OK, now let’s throw effective MFA into the mix. We’ll protect those RDP jump boxes that protect the CDE. What does our process look like now?

  1. Find some low-hanging fruit
  2. Exploit it
  3. Use initial access to escalate
  4. Get domain admin
  5. Monitor privileged user workstations
  6. Steal credentials
  7. ???
  8. Profit.

That “???” becomes incredibly important. If there isn’t a way to undermine the MFA, then the intruder isn’t getting anywhere. Maybe he can keylog the users for months and get some credit card numbers or something. An effective MFA solution, where there isn’t an easy way to undermine it, prevents the intruder from getting to the goal.

Effective MFA can mean the difference between “possible” and “impossible.”

OK, so maybe that’s not completely right. Duo even suggested at one point, “If you’re local admin, can’t you just ride along on the RDP session?” Well, the answer is sort of yes. In a way. But it’s pretty delicate. Are you going to steal the keyboard from the user? What’s the detection profile of that move? You might be able to find an abandoned session somewhere and use it. But that’s preventable with some end-user hygiene and hardening of the jump box. There are some cool ways to tunnel traffic through RDP (I’ll talk a bit about that in this week’s presentation at Nolacon!), but most of those require setup on the jump box itself, so they’re a no-go from the ride-along perspective.

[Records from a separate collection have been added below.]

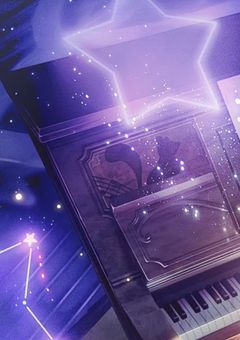 一般人がSCP財団に入った話。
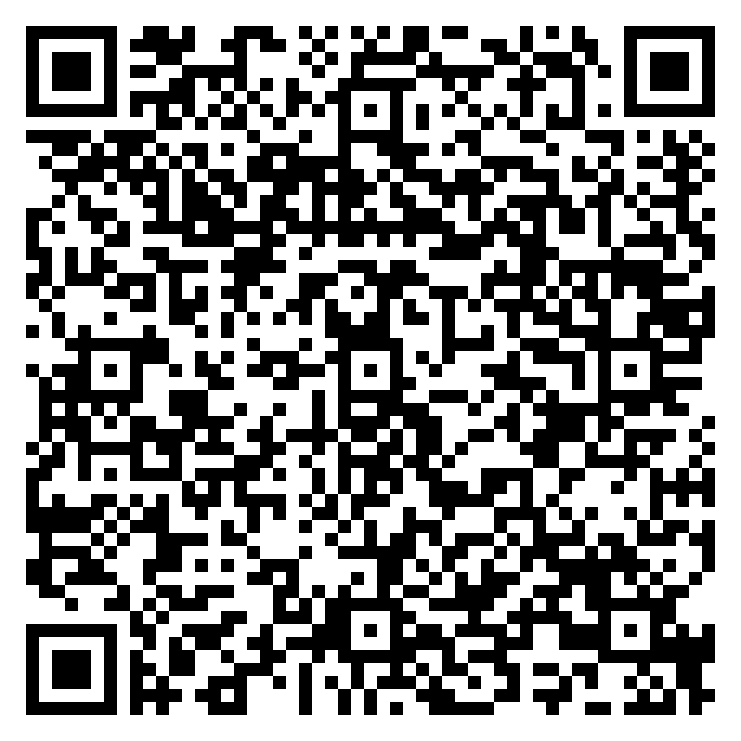 Gospodarstwo Archidiecezji Szczecińsko-Kamieńskiej QR code QR code 32012033400000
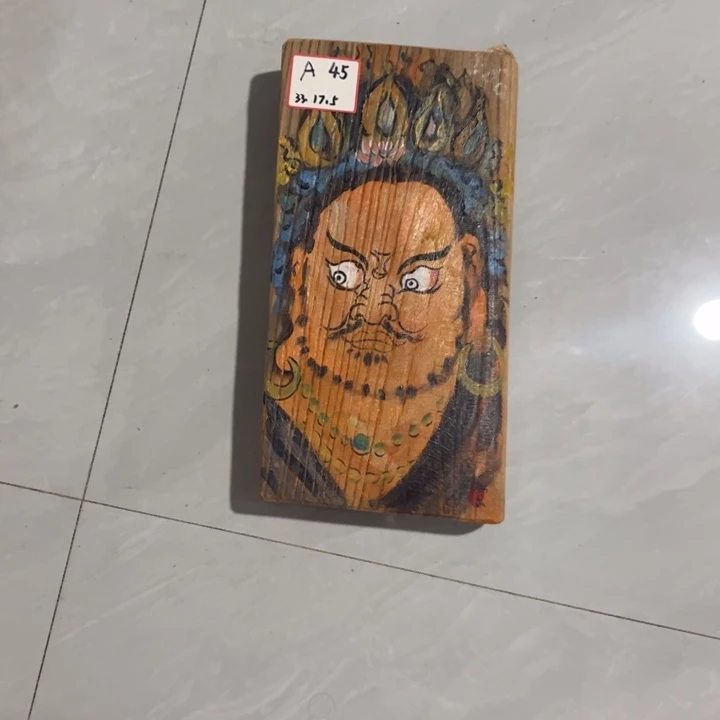 大***嘴木闪闪闪闪闪闪闪闪闪闪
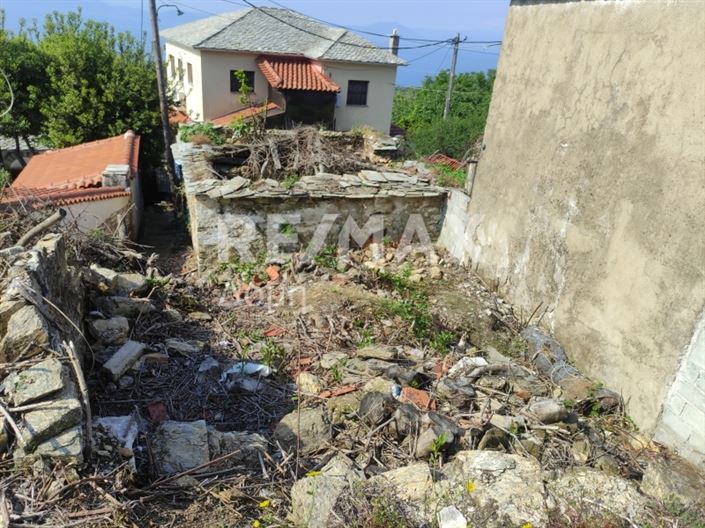 Image No.8-House for sale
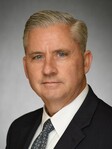 Richard Todd Archibald, experienced Business, Litigation attorney in Rockwall, TX with 1 reviews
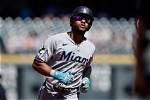 Otto Lopez-Baseball Player| Net Worth, Age, Height, Relationship, Career and Wiki!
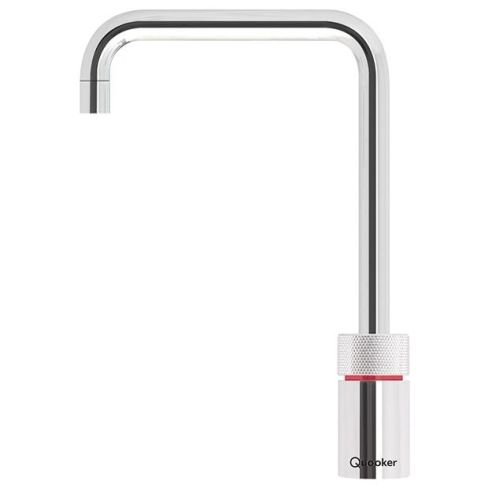 Quooker 2.2NSCHR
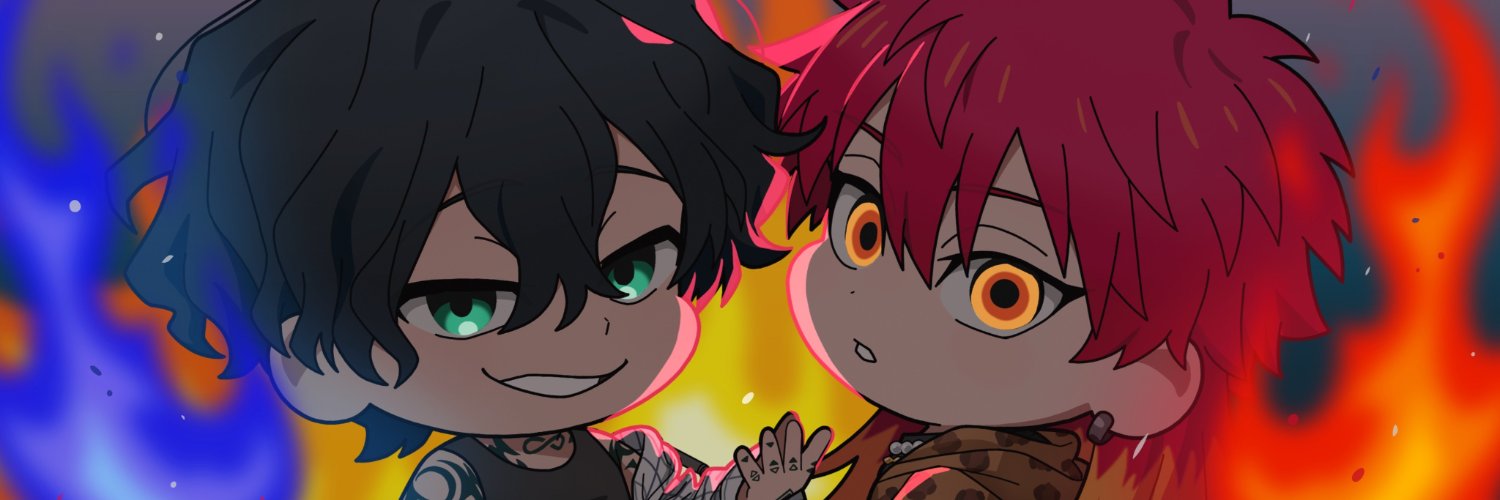 ida banner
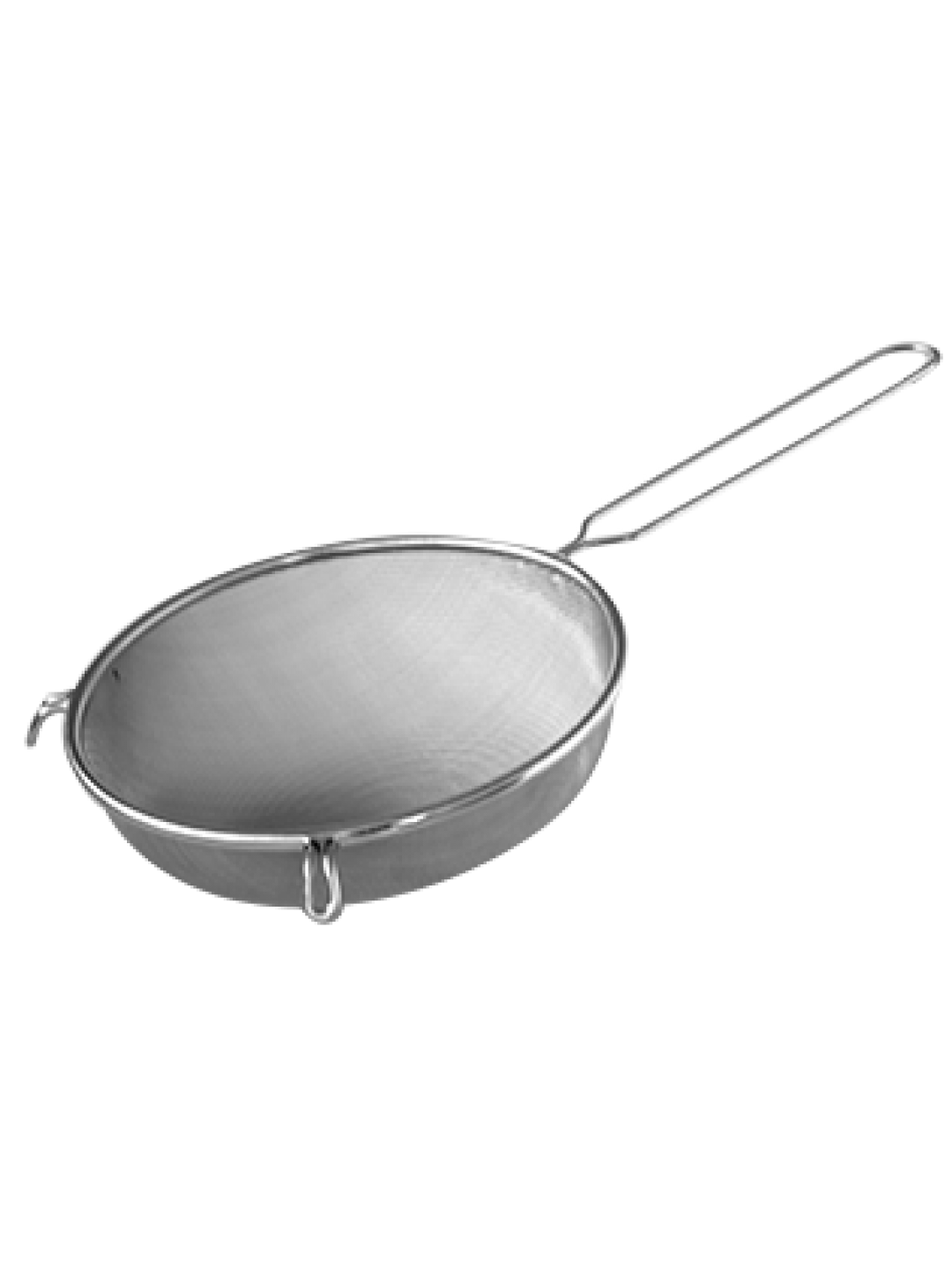 HORECANO-Цедка универсална Ø24cm (HC-98824) (5531)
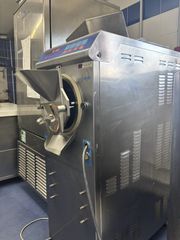 ΜΗΧΑΝΗ ΠΑΓΩΤΟΥ Technogel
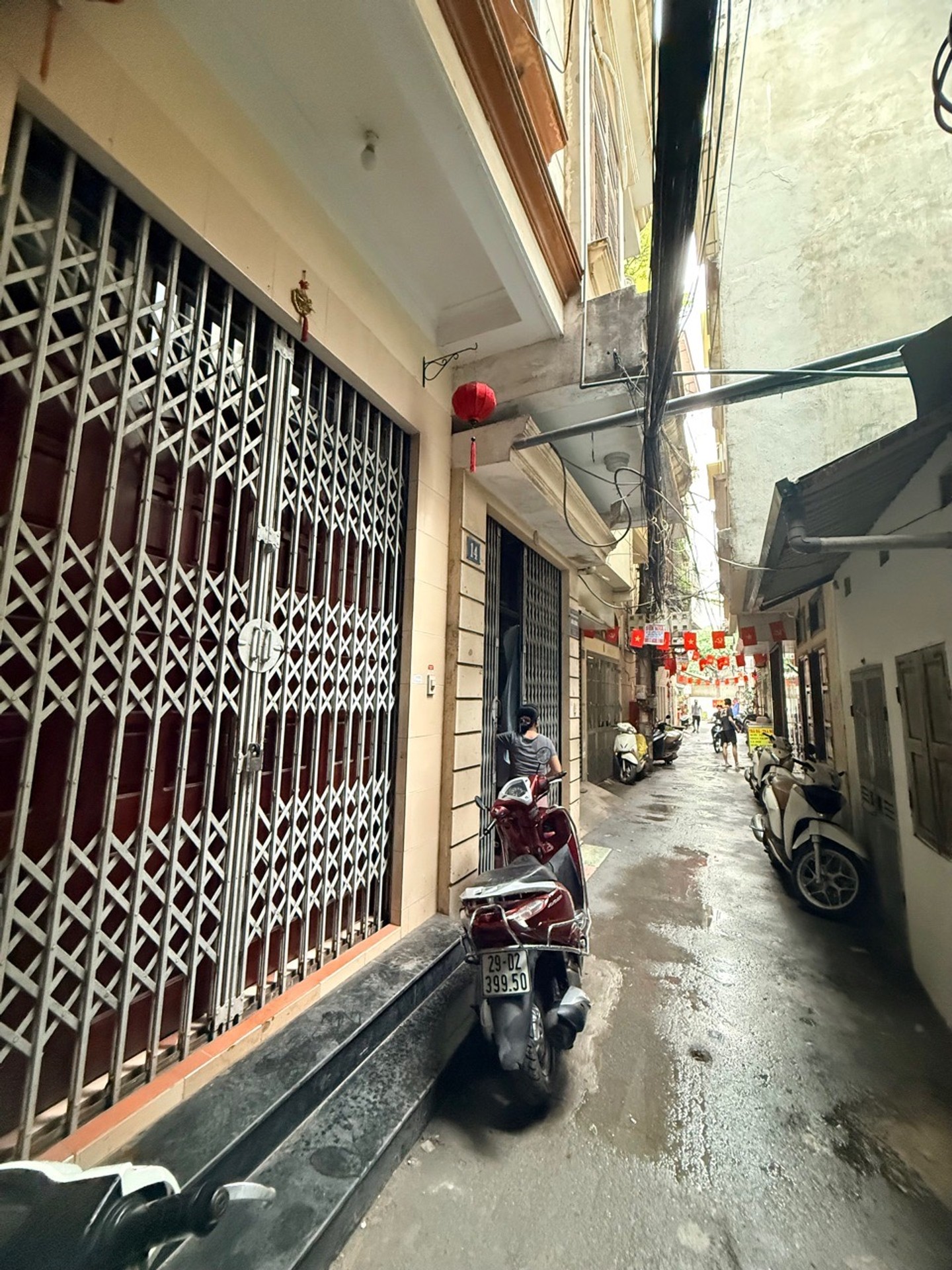 SIÊU PHẨM PHỐ PHƯƠNG MAI- SÁT VIỆN DA LIỄU - Ở HAY CHO THUÊ ĐỈNH - KO QUY HOẠCH - NHÀ PHÂN LÔ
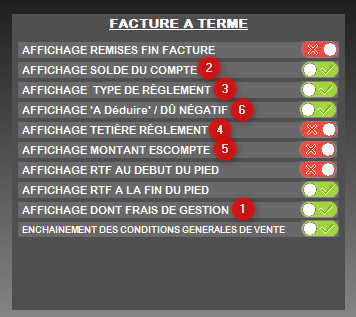 wiki:editions:catalog:parametragepiedfactureclient.png
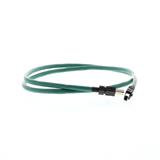 Omron TJ2-KC03M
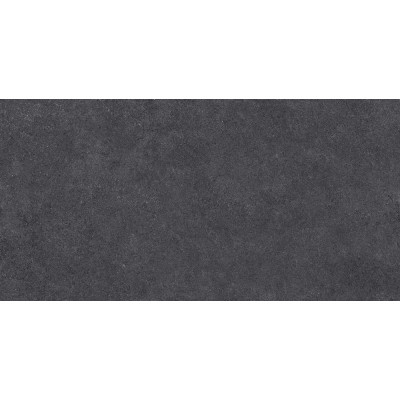 LN04 60x120x10 Непол.Рект. Black
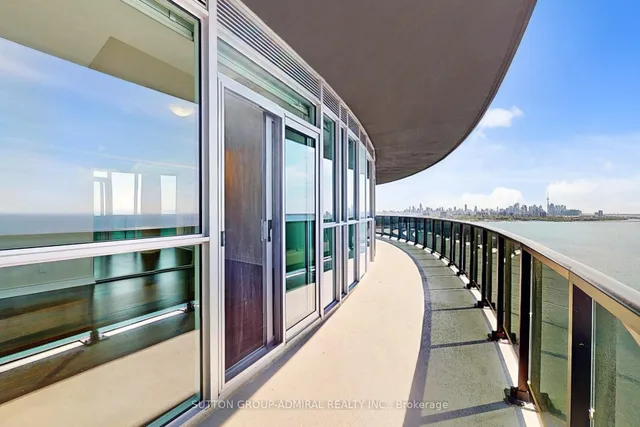 Additional image 32 of 80 Marine Parade Dr Unit 2602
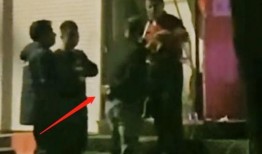 户外头哥被爆料视频大全,真实事件背后的惊人真相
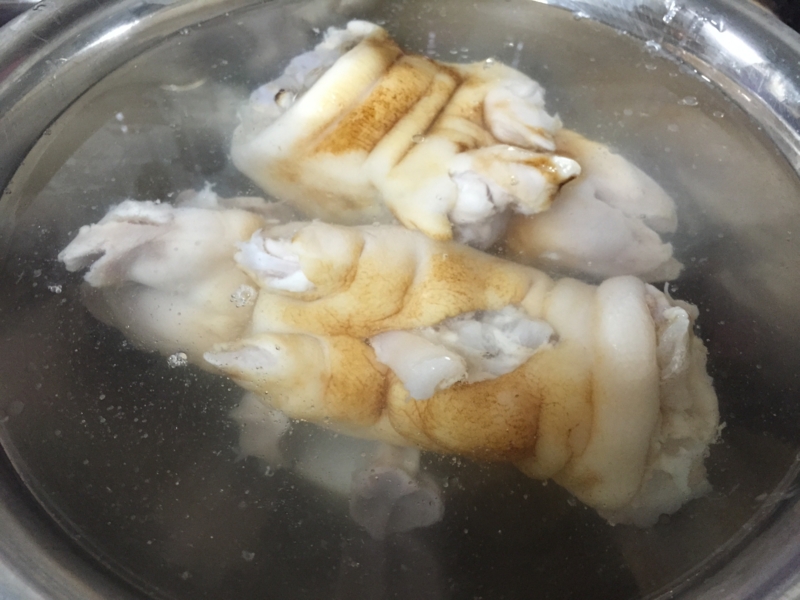 f:id:negineesan:20150415231852j:plain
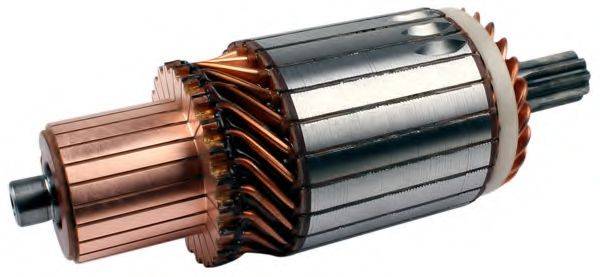 POWERMAX 1012688
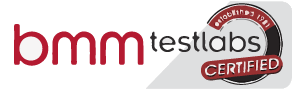 BMM Testlabs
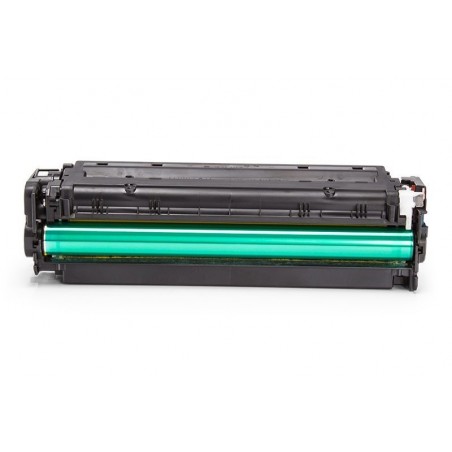 Alternativ zu HP CF382A / 312A Toner Gelb | TonerDirekt365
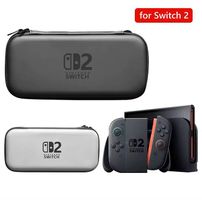 Trageetui für Nintendo Switch 2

Unless you’ve got an 0-day that gives you remote code execution through RDP in an undetectable manner, it’s a pretty hard problem. A lot harder than triggering a race condition and getting your own perfectly good RDP desktop somewhere.

So back to our two questions. Is it reasonable to expect MFA to protect against a workstation compromise? I can see the vendor choosing to do nothing here. Their goals and motivations are different from mine, and they could just as easily say, “Not a problem with our technology.” But for someone who is relying on MFA to be a strong protection against an internal threat, it’s critical. For the customer, it is reasonable, and I’m really glad that Duo took it seriously and issued a fix.

Second question, should Duo consider it something that they have to fix? They didn’t have to, I suppose, but fixing it gives their customers a stronger control. It becomes an MFA solution that can be recommended for segmentation boundaries without having to say, “But be aware that there’s this one thing…” Thanks Duo!

With the bypass, #7 above (the “???” step) becomes “steal a session” Without the bypass, it’s still question marks. And with Duo’s mobile push, it’s a fantastic design, and I love it. Even if it makes my pen-tests harder.